__EXTRAIT À LIRE__:
• • •

Passionné par les objets et l’argent qu’il se figure pouvoir en tirer, le narrateur ne tarit pas d’éloges devant les bibelots et babioles en tous genres qui lui passent sous les yeux et entre les mains, se tuant à la tâche, souvent en pure perte, dans l’espoir du trésor, du filon, de l’occasion qui de larron le changerait en honorable et renommé antiquaire. Une attention qui contraste avec ses étranges épisodes d’ « amnésie spasmodique » qu’il attribue au stress et à l’angoisse de son mode de vie, encore accrus lorsqu’il finit par accepter de ces « boulots confidentiels » qu’on lui propose sans cesse et qui, fatalement, ne le resteront guère éternellement. Ajoutez à cela la rencontre avec une « fille époustouflante » mais voilée et voici le décor planté, les éléments réunis, préparant la tragédie qui va désormais se jouer.

Astucieux mais téméraire, malin mais pas assez pour éviter les ennuis, souvent confronté à plus rusé et plus violent que lui : ainsi se révèle progressivement notre Bric-à-brac Man, héros pas super du tout, au fil d’entreprises de plus en plus ardues et risquées du fait même de sa propre ingéniosité. Sans être virtuose, il se montre en effet un amateur aussi avide que zêlé, détaillant la mise en place de ses casses avec la même minutie que les affaires courantes qu’il continue tant bien que mal à mener. Self-made – mais aussi mad et bad – ce même Bric-à-brac man ne manque évidemment pas de cotoyer nombre de personnages hauts en couleur tel Lew, ancien comique radoteur, Hogan Guilfoyle, grippe-sou aigri et envieux guettant le commerçant voisin à la jumelle, ou encore Félix Merendano qui prétend être le diable en personne, assisté de son facétieux serviteur et bouc émissaire Xochimilo.

• • •

__DONNÉES FOURNIES__:
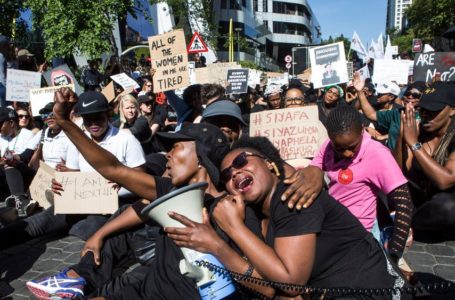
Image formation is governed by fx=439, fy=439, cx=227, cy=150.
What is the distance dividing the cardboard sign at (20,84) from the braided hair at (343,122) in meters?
7.21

• • •

__À FAIRE__:
• 1. À quoi le narrateur attribue-t-il ses épisodes d'« amnésie spasmodique », selon l'extrait à lire ?
• 2. Poursuivez l'extrait sur Bric-à-brac Man après sa dernière phrase.

__RÉPONSES RÉDIGÉES__:
• 1. Au stress et à l'angoisse de son mode de vie.

• 2.
Vendeur ambulant puis antiquaire, Russell H. Greenan transpose avec brio son expérience en faisant un généreux étalage des objets, des astuces, du jargon qui ont cours dans cette « grande famille » qui fut la sienne. Tous éléments d’un milieu qui joue sur les ressorts comme sur les failles de l’économie capitaliste et libérale à grand coups de clientélisme, de crédits, d’intérêts, de chèques en bois et de la langue qui va avec. Et ce avec un sens de la description et du détail mais aussi de la construction d’une intrigue rythmée et riche en rebondissements se déroulant sur près de 250 pages découpées en une quarantaine de chapitres qui se présentent d’abord comme un récit puis nous entraînent dans une série d’affaires qui se suivent puis se mêlent comme autant de pièces d’un puzzle avant de s’assembler en un surprenant dénouement qui révèle la nature même de l’ouvrage.

Réellement captivant et sombrement drôle, Bric-à-brac man a tout d’un roman américain de la grande époque, qui tient dans le même temps de la littérature blanche et du polar avec ses personnages tout à la fois puritains et roublards, de l’étude sociologique et du divertissement en retraçant les contours d’un univers où la fin justifie les moyens, la nécessité est mère d’invention, la prudence mère de sûreté, les volés tous des voleurs, et où l’on ne sait jamais à qui l’on a affaire ni où l’on met les pieds. Le portrait d’une société mue par l’apparence, le mensonge et la spéculation au sein de laquelle « Si vous vous adonnez à la vérité, ne serait-ce qu’une seule minute, tôt ou tard on vous fera passer cette fantaisie. C’est pourquoi les hommes honnêtes appartiennent à une espèce en voie de disparition ». Désabusé, malchanceux autant que malheureux en affaire comme en amour, ce Bric-à-brac man n’est en revanche et heureusement pas dénué d’humour, à qui l’on conseille de se lancer dans le music-hall. Un personnage en compagnie duquel l'on passe somme toute un excellent moment, et que je vous invite à découvrir sans plus tarder.

A ce titre je tiens à nouveau à remercier Libfly et L'Oeil d'or pour cet ouvrage qui s'est révélé être une excellente surprise, et vous donne d'ores et déjà rendez-vous pour la suite de cette nouvelle édition d'Un éditeur se livre avec cette fois la (re)découverte du Journal d'Adam et journal d'Eve de Mark Twain. En attendant vous pouvez retrouver le détail de l'opération sur la page Libfly consacrée à l'opération, suivre les échanges concernant cet ouvrage sur le forum dédié ou encore explorer les autres publications de l'éditeur sur le site officiel de l'Oeil d'or.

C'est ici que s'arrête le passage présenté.